One of the things I am looking forward to next week when I head to California for the opening of my show at the Just Looking Gallery in San Luis Obispo is the couple of days beforehand that we will spend in Yosemite National Park. I have never been there but know well the iconic images of its beauty from the photography of the great Ansel Adams. While he is known for many photos of other locales, his images of the Yosemite Valley have come to be most closely associated with his name.
Adams (1902- 1984) first encountered Yosemite as a teen on a family excursion on which he carried his first camera , a Kodak Brownie. He was smittten by the spectacular landscape and the light as it filtered through the valley. He would return over and over through the coming years, his prowess as a photographer growing. He eventually married a local Yosemite girl, Virginia Best, whose father ran Best’s Studio there. She inherited the studio in 1935 and she and Adams ran it until 1971. It is now called the Ansel Adams Gallery , where his work and the photos of other great contemporary photographers are shown and sold. The gallery is still in the hands of the Adams family.
I’ve always loved his images of the grandeur of the Yosemite Valley and have formed my own idealized version of how the place might be in my mind through them. I am hoping that reality lives up to expectations that have grown over many years. I f any place can do this, I believe it might be Yosemite.
Some of my California friends who go there often have mentioned that this is a good time of year to go – fewer tourists. They do acknowledge that even with tourists, it’s still magnificent. Enjoy!

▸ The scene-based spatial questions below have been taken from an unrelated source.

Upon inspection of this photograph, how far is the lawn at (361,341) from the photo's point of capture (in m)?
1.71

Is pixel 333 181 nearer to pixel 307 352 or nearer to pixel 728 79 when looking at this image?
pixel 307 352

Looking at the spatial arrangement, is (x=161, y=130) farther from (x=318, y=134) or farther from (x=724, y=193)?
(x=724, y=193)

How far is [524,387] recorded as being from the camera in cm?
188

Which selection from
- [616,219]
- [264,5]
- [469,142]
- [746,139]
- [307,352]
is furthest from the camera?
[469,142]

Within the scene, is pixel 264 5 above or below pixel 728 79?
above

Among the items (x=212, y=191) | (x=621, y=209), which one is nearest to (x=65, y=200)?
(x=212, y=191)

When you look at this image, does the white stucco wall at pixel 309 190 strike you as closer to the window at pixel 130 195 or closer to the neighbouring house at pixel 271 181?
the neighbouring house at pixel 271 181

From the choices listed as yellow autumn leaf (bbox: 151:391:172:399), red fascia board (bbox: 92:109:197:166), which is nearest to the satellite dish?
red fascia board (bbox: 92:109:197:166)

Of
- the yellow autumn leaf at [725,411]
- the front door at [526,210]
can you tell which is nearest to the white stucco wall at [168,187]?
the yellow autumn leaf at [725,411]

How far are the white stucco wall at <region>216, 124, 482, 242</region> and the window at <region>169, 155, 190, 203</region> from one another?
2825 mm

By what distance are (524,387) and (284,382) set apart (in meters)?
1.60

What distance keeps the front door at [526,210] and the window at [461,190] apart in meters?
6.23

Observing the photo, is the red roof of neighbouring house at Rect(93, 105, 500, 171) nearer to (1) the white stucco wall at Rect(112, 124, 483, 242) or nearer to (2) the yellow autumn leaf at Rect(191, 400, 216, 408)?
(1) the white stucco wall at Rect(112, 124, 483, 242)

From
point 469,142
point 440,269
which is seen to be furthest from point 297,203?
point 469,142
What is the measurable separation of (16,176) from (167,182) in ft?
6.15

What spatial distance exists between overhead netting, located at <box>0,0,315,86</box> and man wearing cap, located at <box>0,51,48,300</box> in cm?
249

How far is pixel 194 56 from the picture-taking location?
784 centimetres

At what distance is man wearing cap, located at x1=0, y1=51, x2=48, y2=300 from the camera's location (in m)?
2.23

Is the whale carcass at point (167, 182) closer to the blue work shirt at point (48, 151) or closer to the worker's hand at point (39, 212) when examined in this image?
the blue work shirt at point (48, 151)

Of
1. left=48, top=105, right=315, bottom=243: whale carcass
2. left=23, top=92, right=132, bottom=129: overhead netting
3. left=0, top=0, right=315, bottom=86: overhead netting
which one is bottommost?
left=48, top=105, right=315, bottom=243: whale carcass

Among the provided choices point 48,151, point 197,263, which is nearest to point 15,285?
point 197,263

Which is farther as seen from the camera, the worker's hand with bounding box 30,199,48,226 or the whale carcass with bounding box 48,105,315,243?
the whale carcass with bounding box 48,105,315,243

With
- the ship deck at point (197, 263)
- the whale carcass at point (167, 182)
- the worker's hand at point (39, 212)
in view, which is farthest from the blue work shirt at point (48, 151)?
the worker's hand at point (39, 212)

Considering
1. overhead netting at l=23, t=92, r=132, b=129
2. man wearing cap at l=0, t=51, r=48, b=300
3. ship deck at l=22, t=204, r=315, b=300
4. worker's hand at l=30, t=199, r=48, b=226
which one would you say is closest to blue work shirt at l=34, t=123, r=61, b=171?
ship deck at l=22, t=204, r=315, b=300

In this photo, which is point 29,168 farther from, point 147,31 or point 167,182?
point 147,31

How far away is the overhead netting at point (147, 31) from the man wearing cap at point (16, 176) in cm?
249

Yes, I have heard that this is a good time to avoid the crowds.
Iconic indeed. Yosemite appears on California’s entries into both the “50 State Quarters” series (2005) and the “America the Beautiful” series (2010). It’s also featured on new California driver’s licenses.
If you’re looking for something to read on the plane, check out John Muir’s “My First Summer in the Sierra” or, more to the point, “How Best to Spend One’s Yosemite Time“.
Thanks, Al.
Simply amazing how that man could create a black and white photograph that is even more stunning than it would have been in color. The black and white highlights Adam’s marvelous eye for form, shape, pattern and design. He painted with a camera.
There really is something about black and white that brings out the dramatic essence in photos or film, especially when the subject matter is spectacular to begin with.